EXERCISE PROMPT: Reproduce the full set of records verbatim.

*** Opening of SUPPLIED INFORMATION ***

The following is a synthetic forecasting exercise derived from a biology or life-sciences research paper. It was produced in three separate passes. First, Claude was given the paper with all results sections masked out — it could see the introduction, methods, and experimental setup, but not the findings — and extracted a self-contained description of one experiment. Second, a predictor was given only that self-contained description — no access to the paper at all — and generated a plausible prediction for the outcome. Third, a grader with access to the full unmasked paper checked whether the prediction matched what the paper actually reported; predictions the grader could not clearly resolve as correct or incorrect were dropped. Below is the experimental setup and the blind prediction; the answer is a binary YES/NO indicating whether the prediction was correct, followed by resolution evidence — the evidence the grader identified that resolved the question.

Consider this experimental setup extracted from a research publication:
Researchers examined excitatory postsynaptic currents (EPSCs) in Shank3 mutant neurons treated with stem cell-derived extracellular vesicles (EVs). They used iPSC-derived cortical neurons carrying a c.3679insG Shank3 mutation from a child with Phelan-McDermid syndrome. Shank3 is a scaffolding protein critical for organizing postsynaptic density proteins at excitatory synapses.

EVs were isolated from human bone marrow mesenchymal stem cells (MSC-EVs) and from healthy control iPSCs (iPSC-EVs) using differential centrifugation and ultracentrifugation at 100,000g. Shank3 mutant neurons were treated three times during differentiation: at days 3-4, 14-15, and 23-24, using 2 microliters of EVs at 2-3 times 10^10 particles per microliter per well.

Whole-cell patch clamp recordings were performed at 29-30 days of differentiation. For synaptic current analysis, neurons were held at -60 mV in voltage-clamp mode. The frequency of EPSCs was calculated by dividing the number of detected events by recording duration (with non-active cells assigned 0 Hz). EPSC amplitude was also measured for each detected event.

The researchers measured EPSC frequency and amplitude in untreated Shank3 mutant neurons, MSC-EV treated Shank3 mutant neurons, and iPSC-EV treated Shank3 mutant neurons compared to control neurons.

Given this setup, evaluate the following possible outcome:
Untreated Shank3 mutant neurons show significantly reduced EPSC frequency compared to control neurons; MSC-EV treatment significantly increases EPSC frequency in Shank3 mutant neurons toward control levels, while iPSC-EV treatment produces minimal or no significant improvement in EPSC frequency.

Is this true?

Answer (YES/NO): NO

*** Close of SUPPLIED INFORMATION ***

RESPONSE TO THE TASK:
The following is a synthetic forecasting exercise derived from a biology or life-sciences research paper. It was produced in three separate passes. First, Claude was given the paper with all results sections masked out — it could see the introduction, methods, and experimental setup, but not the findings — and extracted a self-contained description of one experiment. Second, a predictor was given only that self-contained description — no access to the paper at all — and generated a plausible prediction for the outcome. Third, a grader with access to the full unmasked paper checked whether the prediction matched what the paper actually reported; predictions the grader could not clearly resolve as correct or incorrect were dropped. Below is the experimental setup and the blind prediction; the answer is a binary YES/NO indicating whether the prediction was correct, followed by resolution evidence — the evidence the grader identified that resolved the question.

Consider this experimental setup extracted from a research publication:
Researchers examined excitatory postsynaptic currents (EPSCs) in Shank3 mutant neurons treated with stem cell-derived extracellular vesicles (EVs). They used iPSC-derived cortical neurons carrying a c.3679insG Shank3 mutation from a child with Phelan-McDermid syndrome. Shank3 is a scaffolding protein critical for organizing postsynaptic density proteins at excitatory synapses.

EVs were isolated from human bone marrow mesenchymal stem cells (MSC-EVs) and from healthy control iPSCs (iPSC-EVs) using differential centrifugation and ultracentrifugation at 100,000g. Shank3 mutant neurons were treated three times during differentiation: at days 3-4, 14-15, and 23-24, using 2 microliters of EVs at 2-3 times 10^10 particles per microliter per well.

Whole-cell patch clamp recordings were performed at 29-30 days of differentiation. For synaptic current analysis, neurons were held at -60 mV in voltage-clamp mode. The frequency of EPSCs was calculated by dividing the number of detected events by recording duration (with non-active cells assigned 0 Hz). EPSC amplitude was also measured for each detected event.

The researchers measured EPSC frequency and amplitude in untreated Shank3 mutant neurons, MSC-EV treated Shank3 mutant neurons, and iPSC-EV treated Shank3 mutant neurons compared to control neurons.

Given this setup, evaluate the following possible outcome:
Untreated Shank3 mutant neurons show significantly reduced EPSC frequency compared to control neurons; MSC-EV treatment significantly increases EPSC frequency in Shank3 mutant neurons toward control levels, while iPSC-EV treatment produces minimal or no significant improvement in EPSC frequency.

Is this true?

Answer (YES/NO): NO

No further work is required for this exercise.